Dr Gagarian was a tall skinny tick-tock person some three hundred years old. His jointed carapace of black fibrogen resembled an ambulatory pressure suit or an animated man-sized insect; his
major organs had been replaced by machine equivalents; his brain was laced with neural nets that formed a kind of shadow mind that stored his every thought and reaction; his eyes were dull white
stones in a leathery inexpressive face. A remote, forbidding figure. Inhuman, barely mammalian. In an age where there was very little philosophical investigation, and most of that was theoretical,
he was an incredibly rare beast: an experimental physicist. For the past twenty years, he and his small crew of collaborators had been attempting to identify, measure and define changes in the fine
grain of space-time caused by the passing of the Bright Moment.
Pabuji’s Gift
, whose exploration of remote ruins often took it far from the background noise of human civilisation,
was an ideal platform for his latest experiments, and its store of ancient machines and the debris of half a hundred clades and cultures provided useful components for his experiment apparatus.
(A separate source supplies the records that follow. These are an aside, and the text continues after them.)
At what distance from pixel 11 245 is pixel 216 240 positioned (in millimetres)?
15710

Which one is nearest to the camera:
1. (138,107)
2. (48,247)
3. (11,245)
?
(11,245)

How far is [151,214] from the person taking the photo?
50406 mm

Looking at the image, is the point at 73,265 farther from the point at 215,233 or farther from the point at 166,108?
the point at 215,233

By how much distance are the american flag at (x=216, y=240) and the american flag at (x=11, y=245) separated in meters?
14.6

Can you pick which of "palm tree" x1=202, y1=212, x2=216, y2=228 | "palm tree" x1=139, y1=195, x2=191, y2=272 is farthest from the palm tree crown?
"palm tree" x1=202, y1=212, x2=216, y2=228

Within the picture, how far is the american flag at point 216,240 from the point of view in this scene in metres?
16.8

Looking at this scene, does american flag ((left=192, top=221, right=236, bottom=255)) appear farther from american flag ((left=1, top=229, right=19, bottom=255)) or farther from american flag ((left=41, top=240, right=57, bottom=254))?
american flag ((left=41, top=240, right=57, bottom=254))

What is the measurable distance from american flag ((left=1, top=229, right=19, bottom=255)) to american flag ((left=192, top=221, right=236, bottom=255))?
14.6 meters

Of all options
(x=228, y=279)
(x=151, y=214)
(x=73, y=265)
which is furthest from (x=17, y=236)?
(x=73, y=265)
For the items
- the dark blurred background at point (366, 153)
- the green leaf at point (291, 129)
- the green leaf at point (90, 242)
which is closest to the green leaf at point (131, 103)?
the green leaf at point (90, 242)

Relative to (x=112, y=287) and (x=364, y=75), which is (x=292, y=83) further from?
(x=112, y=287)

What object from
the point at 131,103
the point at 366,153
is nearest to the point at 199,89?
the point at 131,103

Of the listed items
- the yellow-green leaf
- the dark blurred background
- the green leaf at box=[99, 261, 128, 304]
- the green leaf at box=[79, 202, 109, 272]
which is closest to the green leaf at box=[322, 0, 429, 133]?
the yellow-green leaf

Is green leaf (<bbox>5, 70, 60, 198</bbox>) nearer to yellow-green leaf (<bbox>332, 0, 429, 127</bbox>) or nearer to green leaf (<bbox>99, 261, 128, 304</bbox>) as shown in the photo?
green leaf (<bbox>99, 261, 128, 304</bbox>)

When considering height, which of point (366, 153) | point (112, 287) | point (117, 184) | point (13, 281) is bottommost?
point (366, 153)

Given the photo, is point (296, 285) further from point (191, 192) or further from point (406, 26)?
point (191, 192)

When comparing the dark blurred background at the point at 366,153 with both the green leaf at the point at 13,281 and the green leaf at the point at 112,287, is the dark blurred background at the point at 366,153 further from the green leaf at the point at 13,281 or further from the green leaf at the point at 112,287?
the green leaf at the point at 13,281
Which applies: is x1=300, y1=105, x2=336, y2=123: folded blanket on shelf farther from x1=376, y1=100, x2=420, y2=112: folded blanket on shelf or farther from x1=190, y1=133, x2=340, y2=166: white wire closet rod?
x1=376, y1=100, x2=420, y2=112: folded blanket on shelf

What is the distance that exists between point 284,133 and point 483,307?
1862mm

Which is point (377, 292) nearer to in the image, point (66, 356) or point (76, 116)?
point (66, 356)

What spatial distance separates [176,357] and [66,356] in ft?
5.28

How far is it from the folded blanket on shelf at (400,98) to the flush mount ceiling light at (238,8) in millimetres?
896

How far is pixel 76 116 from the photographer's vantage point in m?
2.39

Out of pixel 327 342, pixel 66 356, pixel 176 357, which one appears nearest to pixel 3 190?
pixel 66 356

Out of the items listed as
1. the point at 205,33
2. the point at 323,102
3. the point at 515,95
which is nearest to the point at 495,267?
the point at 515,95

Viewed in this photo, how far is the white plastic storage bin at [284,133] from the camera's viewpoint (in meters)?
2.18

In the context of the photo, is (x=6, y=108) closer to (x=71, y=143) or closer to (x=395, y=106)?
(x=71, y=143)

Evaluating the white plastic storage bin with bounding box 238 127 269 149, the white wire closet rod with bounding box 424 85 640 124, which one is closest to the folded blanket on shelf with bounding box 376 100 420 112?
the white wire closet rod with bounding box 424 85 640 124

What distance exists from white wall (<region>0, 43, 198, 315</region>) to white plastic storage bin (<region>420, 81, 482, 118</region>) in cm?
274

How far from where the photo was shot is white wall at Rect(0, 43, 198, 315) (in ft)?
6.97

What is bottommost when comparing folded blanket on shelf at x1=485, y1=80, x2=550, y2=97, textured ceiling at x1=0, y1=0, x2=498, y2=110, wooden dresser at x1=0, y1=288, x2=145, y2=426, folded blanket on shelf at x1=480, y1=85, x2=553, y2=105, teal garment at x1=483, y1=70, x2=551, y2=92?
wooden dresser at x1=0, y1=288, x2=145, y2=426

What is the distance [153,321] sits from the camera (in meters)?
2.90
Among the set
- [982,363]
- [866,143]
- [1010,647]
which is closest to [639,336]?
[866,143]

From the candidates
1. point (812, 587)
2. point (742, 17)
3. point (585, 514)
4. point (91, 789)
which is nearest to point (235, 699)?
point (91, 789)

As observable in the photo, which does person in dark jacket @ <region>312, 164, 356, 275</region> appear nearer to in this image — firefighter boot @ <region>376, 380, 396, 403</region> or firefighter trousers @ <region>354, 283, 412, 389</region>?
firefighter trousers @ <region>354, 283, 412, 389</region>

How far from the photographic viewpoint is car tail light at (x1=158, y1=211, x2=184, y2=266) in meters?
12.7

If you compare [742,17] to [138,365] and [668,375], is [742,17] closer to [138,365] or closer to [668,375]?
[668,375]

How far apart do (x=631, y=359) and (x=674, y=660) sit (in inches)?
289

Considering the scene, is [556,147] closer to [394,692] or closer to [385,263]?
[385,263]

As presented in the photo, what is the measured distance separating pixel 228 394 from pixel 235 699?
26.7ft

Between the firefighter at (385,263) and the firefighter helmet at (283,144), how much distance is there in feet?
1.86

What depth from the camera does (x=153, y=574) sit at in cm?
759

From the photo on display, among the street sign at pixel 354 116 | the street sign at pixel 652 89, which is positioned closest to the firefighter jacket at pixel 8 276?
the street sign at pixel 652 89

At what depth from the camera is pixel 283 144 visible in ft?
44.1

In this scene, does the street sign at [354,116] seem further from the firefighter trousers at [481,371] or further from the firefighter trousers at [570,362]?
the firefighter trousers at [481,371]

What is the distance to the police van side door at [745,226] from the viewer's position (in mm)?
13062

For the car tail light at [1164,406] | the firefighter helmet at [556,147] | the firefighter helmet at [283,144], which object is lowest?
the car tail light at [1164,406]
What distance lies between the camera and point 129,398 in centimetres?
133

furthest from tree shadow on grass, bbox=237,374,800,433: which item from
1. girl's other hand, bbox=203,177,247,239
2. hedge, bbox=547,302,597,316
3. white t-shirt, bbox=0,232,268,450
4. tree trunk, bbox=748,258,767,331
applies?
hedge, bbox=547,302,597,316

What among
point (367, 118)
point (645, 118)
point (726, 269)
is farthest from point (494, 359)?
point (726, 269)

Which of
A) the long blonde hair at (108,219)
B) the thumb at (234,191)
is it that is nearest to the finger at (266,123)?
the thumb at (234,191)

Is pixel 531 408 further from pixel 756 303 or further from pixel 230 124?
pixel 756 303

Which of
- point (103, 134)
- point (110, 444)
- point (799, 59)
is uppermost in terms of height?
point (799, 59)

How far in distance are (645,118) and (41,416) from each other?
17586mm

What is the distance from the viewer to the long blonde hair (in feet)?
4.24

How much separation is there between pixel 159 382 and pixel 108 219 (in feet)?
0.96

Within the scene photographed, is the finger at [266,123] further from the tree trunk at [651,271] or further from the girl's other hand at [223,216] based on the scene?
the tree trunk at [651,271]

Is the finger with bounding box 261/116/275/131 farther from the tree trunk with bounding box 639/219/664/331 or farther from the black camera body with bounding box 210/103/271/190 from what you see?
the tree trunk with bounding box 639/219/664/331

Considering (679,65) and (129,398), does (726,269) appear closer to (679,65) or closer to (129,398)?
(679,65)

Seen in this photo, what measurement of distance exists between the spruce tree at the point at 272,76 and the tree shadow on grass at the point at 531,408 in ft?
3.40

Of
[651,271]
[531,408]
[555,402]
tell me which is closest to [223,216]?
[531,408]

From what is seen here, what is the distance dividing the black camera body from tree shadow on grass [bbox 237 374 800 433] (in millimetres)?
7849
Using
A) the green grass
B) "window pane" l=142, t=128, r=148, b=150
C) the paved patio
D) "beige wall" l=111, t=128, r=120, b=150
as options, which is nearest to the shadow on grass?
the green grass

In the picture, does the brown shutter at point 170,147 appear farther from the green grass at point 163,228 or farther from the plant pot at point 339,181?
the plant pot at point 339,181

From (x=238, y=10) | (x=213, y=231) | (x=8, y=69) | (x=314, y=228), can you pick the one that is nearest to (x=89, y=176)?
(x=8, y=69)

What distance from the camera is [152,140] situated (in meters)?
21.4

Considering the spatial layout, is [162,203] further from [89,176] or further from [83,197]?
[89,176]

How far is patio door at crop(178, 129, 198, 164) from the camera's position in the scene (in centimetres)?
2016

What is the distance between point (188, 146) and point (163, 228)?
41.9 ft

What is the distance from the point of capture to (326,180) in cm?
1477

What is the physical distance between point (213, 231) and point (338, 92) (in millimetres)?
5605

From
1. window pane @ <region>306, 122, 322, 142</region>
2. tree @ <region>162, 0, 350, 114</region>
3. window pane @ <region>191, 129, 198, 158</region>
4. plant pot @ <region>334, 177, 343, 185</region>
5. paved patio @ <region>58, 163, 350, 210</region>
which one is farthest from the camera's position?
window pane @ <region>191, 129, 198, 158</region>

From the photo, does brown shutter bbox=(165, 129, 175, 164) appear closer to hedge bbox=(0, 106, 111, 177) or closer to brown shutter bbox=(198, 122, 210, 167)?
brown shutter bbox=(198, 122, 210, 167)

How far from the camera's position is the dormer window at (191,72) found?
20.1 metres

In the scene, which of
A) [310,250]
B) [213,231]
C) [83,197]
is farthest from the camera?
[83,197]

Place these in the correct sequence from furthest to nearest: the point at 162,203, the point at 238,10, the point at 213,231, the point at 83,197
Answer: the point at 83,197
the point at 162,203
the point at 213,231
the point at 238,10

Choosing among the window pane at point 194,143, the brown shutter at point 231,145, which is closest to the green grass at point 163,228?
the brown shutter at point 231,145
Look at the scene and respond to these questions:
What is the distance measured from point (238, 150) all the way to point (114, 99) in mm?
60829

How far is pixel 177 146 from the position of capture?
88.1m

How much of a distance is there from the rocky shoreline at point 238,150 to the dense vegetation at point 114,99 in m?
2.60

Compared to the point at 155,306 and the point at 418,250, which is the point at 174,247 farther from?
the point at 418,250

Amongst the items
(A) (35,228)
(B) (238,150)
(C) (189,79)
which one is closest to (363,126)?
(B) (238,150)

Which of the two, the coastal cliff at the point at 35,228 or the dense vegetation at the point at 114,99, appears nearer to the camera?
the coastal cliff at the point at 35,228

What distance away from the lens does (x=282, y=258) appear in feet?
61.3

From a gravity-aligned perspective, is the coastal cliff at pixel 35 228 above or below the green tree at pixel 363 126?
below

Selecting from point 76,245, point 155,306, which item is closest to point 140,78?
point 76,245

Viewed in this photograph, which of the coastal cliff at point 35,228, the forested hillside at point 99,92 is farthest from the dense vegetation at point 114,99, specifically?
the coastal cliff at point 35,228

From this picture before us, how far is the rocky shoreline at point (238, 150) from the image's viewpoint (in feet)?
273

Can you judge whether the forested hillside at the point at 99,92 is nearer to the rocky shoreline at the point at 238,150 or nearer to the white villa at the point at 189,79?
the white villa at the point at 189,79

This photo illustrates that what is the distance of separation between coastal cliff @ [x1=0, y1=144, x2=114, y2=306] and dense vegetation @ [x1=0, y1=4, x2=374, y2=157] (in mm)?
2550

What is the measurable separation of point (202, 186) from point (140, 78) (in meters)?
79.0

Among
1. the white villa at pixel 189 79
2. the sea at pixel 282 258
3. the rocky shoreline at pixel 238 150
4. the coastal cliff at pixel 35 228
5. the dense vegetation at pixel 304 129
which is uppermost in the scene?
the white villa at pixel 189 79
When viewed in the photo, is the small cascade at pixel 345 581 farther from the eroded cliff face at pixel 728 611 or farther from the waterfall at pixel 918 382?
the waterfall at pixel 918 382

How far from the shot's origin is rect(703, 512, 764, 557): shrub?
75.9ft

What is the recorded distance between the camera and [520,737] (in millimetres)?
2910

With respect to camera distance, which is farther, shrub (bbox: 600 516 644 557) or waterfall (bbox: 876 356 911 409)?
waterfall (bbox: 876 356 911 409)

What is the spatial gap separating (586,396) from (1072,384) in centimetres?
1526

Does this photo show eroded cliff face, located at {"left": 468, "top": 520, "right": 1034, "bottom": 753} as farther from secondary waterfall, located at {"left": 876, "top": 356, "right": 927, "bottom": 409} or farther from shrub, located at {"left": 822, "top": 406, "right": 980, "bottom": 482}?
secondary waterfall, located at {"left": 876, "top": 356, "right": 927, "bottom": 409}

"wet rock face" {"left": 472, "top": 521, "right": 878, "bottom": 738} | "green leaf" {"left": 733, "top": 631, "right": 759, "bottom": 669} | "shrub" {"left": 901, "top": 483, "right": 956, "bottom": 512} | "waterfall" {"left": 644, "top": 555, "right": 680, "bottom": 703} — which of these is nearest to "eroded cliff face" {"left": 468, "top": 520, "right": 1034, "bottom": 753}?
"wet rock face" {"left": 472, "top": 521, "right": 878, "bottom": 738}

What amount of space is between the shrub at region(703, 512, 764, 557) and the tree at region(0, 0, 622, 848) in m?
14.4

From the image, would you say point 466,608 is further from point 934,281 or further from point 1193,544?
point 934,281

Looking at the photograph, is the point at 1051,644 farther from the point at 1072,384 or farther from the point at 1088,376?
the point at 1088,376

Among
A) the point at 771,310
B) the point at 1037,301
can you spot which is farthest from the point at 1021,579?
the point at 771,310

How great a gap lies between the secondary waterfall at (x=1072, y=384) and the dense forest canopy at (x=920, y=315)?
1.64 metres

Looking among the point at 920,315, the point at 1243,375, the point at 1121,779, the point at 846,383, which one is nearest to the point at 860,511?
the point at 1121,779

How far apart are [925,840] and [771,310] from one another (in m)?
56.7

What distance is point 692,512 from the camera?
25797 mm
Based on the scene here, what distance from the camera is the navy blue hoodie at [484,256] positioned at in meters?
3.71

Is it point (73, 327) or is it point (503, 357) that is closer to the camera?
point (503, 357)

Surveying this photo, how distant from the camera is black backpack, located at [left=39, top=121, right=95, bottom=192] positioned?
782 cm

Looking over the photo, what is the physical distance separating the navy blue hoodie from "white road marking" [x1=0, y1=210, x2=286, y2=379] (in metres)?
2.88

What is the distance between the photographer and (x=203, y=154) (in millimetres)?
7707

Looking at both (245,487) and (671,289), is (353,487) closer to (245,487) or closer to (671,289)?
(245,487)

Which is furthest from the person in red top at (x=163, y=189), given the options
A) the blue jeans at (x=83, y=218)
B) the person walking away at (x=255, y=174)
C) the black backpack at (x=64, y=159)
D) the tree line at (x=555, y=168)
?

Nabhomani believed that Dr Gagarian was a charlatan. A magician disguised as a philosopher, consumed by a fantasy of mastering secret powers. Nabhoj and Agrata had little time for Dr
Gagarian’s experiments, either. But Aakash was convinced that the tick-tock philosopher and his collaborators were engaged on a hugely important project.

‘We are able to make a living from mining the past because so many of the old technologies have been forgotten,’ he told Hari. ‘Baseliners have given up on philosophy, and
posthuman clades prefer theory to application. We live in an age that cannibalises its past because it has lost faith in its future. But with our help, Dr Gagarian and his friends will change that.
We will be at the root of a great new flowering of practical philosophy. Think of what we will be able to do, once we master the principles that created the Bright Moment! New kinds of
communication devices. Unlimited computational capacity within the metrical frame of space-time. New technologies, Hari. New technologies and new ideas.’

‘Will we be rich?’ Hari said.

‘Everyone will be enriched,’ Aakash said. ‘That’s the important thing. Everyone will benefit, and everyone will be enriched.’

A year after Dr Gagarian came aboard,
Pabuji’s Gift
dropped off the last of its other passengers and gave itself over entirely to his research. Running silent and dark for days at
a time, every system powered down, while Dr Gagarian attempted to make delicate measurements involving teleportation of entangled virtual particles, or created high-energy Planck-scale entities and
analysed their decay. Cruising above the plane of the ecliptic, where the planets and most asteroids traced their orbits, dropping off autonomous probes that when linked together would form a
long-baseline interferometer.

Hari’s family had abandoned their salvage work, were surviving on reserves of credit that had been greatly depleted by purchase of components and raw materials essential to Dr
Gagarian’s experiments. They were indentured to the tick-tock philosopher’s research and their father’s monomania.